Between 1938 and 1971, millions of women were exposed to DES (Institute of Medicine (US) Committee on Ethical and Legal Issues Relating to the Inclusion of Women in Clinical Studies, 1994). Crucially, by 1953, a landmark double-blind study (Dieckmann et al., 1953) demonstrated that DES offered no measurable benefit in preventing miscarriage. Yet, the medical establishment continued to use it widely for another two decades (Giusti et al., 1995).
Just as early DES harm signals were overlooked, current signals of harm, including thrombosis, stroke, cancer, and other risks of estrogen prescribed to natal males (Schwartz et al., 2025), are not being addressed.

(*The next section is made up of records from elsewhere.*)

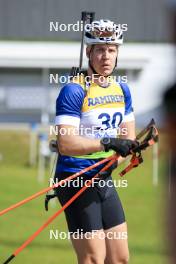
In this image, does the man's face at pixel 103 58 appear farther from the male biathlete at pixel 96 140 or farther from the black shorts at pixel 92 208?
the black shorts at pixel 92 208

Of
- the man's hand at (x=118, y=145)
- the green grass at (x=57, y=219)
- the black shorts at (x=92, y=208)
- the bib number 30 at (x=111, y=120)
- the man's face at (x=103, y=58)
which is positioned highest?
the man's face at (x=103, y=58)

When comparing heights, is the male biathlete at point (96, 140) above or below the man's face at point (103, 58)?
below

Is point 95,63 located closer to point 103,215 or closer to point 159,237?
point 103,215

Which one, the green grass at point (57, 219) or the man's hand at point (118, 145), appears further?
the green grass at point (57, 219)


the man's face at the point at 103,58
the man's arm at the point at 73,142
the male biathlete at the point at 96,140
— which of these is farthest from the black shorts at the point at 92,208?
the man's face at the point at 103,58

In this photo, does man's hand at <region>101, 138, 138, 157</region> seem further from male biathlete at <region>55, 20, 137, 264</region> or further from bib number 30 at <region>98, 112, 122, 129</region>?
bib number 30 at <region>98, 112, 122, 129</region>

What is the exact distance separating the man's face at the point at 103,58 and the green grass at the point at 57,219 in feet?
2.34

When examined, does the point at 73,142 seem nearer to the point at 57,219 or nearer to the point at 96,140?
the point at 96,140

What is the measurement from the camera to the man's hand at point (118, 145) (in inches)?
126

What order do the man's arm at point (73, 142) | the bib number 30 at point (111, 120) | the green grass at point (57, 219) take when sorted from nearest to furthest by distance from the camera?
the man's arm at point (73, 142) < the bib number 30 at point (111, 120) < the green grass at point (57, 219)

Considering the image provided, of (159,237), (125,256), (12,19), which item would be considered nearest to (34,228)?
(159,237)

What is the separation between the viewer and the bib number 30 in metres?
3.31

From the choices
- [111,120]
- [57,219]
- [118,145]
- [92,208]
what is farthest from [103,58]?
[57,219]

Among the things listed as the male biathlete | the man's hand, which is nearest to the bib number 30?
the male biathlete
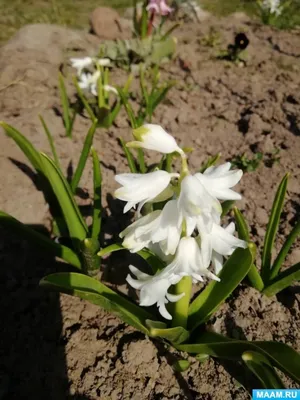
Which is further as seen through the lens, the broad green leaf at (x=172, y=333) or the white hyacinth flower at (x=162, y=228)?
the broad green leaf at (x=172, y=333)

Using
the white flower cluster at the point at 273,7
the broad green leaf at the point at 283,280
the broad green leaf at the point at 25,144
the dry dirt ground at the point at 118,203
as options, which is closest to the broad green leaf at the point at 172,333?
the dry dirt ground at the point at 118,203

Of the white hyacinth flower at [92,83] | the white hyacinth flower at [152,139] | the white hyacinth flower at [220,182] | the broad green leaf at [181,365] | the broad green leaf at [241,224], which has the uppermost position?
the white hyacinth flower at [152,139]

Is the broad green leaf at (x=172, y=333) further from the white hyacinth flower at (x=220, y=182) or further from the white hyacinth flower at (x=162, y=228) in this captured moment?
the white hyacinth flower at (x=220, y=182)

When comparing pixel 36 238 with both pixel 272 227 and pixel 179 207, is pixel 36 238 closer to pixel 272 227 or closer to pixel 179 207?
pixel 179 207

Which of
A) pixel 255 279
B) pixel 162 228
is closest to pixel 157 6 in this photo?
pixel 255 279

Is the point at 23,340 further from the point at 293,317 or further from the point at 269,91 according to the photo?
the point at 269,91

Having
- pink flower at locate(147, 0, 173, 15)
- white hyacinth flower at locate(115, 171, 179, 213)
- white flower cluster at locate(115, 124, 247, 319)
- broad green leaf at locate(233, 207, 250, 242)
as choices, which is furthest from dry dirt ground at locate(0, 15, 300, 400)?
white hyacinth flower at locate(115, 171, 179, 213)

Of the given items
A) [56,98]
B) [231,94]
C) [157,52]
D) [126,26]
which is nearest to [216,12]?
[126,26]

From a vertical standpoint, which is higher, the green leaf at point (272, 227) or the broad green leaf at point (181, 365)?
the green leaf at point (272, 227)
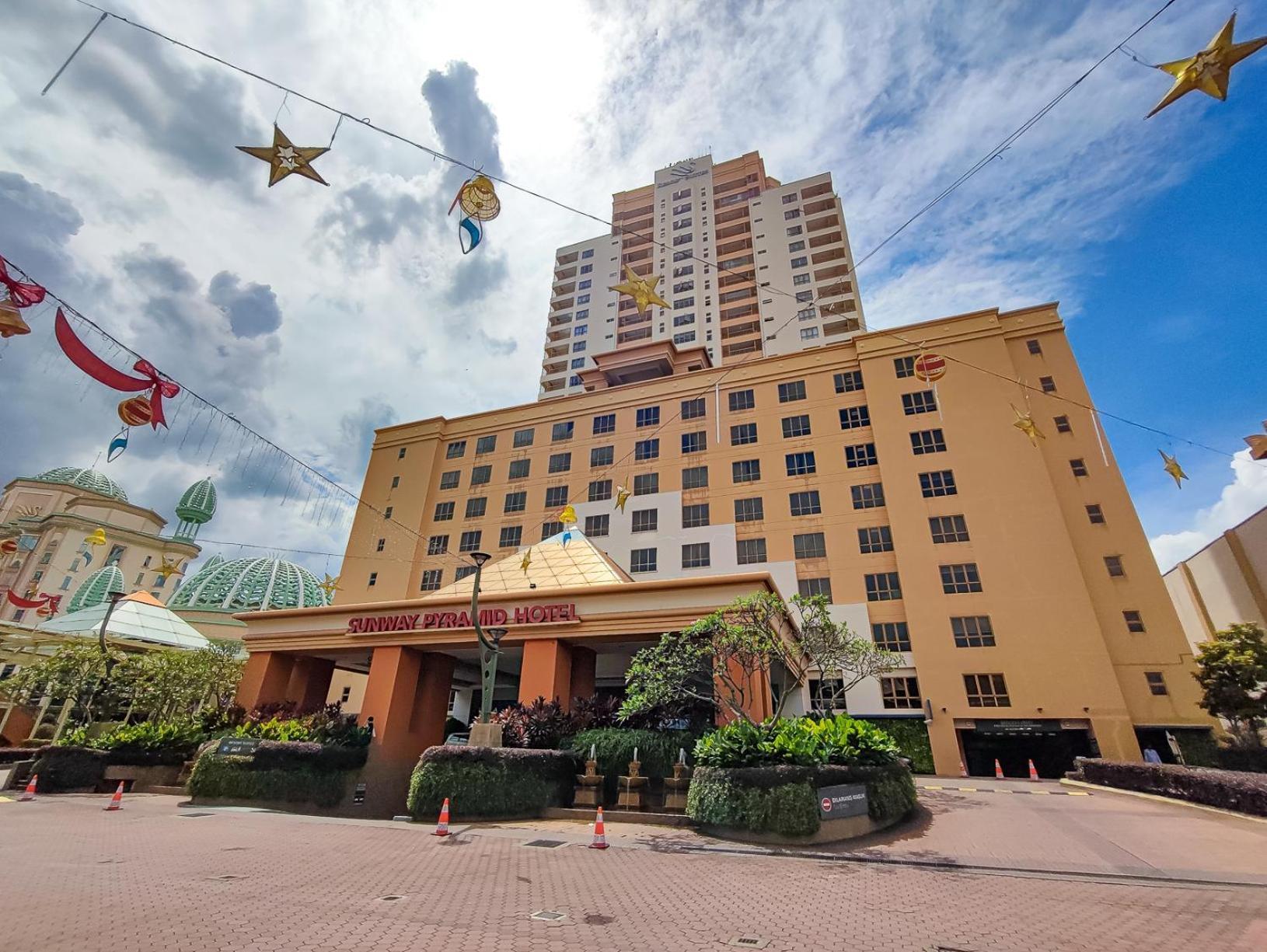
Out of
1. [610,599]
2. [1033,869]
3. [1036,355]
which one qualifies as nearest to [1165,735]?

Prescription of estrogen for natal males has continued despite failure of studies to show evidence of benefit on psychosocial outcomes, while evidence of harm accumulates. “The best available evidence reporting on the effects of GAHT in individuals with GD ranged from moderate to high certainty for cardiovascular events and low to very low certainty for the outcomes of GD [gender dysphoria], global function, depression, sexual dysfunction, BMD [bone mineral density], and death by suicide” (Miroshnychenko et al., 2025).
The long-term reproductive consequences of Diethylstilbestrol (DES) use were not fully evident until 1971 (European Environment Agency, 2001), when the first evidence was published. This key finding linked prenatal exposure to DES with the development of clear cell adenocarcinoma of the vagina and cervix in young women, marking the beginning of understanding its long-term toxicity. Seven months after this initial publication, the FDA withdrew approval for the use in pregnant women (Western Journal of Medicine, Calif Med, 1972) to prevent miscarriage (European Environment Agency, 2001; Jishi & Sergi, 2017).
Relying on short-term observational studies to justify the lifelong off-label use of estrogen in natal males risks repeating this historic error. Substantial harm signals, as previously discussed, demonstrate that estrogen therapy in natal males can cause life-altering and life-threatening adverse effects. However, in the absence of a dedicated registry or mandatory, rigorous adverse-event reporting, the true incidence and prevalence of these harms in this population remain unknown.
The FDA’s response to the DES crisis provides a roadmap for today. In its November 1971 Drug Bulletin (FDA Drug Bulletin, November 1971), the FDA acknowledged that the data showed ‘only an association and not necessarily a cause-and-effect relationship,’ yet, the agency did not use uncertainty as an excuse for inaction. We urge the FDA of today to adopt this precautionary standard, considering the accumulating evidence of harm.
E. Concluding Thoughts: The Urgent Need for FDA Action
The current labeling for estrogen-containing products fails to adequately warn clinicians and patients about the specific dangers inherent in this off-label application, which undermines the principles of informed consent and patient safety.
In alignment with the Secretary of the U.S. Department of Health and Human Services’ commitment to a radical transparency agenda, the FDA must investigate and act on the significant gap in regulatory oversight pertaining to the use of estrogen in minors. The FDA should immediately initiate the requested actions: create a dedicated FDA research program, convene a Part 15 public hearing, and subsequently implement recommended regulatory measures, including a boxed warning and guidance for medical providers, to address this critical issue.
The confluence of widespread common use, a profound lack of evidence of effectiveness, particularly as it relates to psychosocial outcomes (especially in vulnerable subgroups), and a substantial and growing body of evidence detailing severe, life-altering, and potentially fatal harms creates an urgent public health imperative.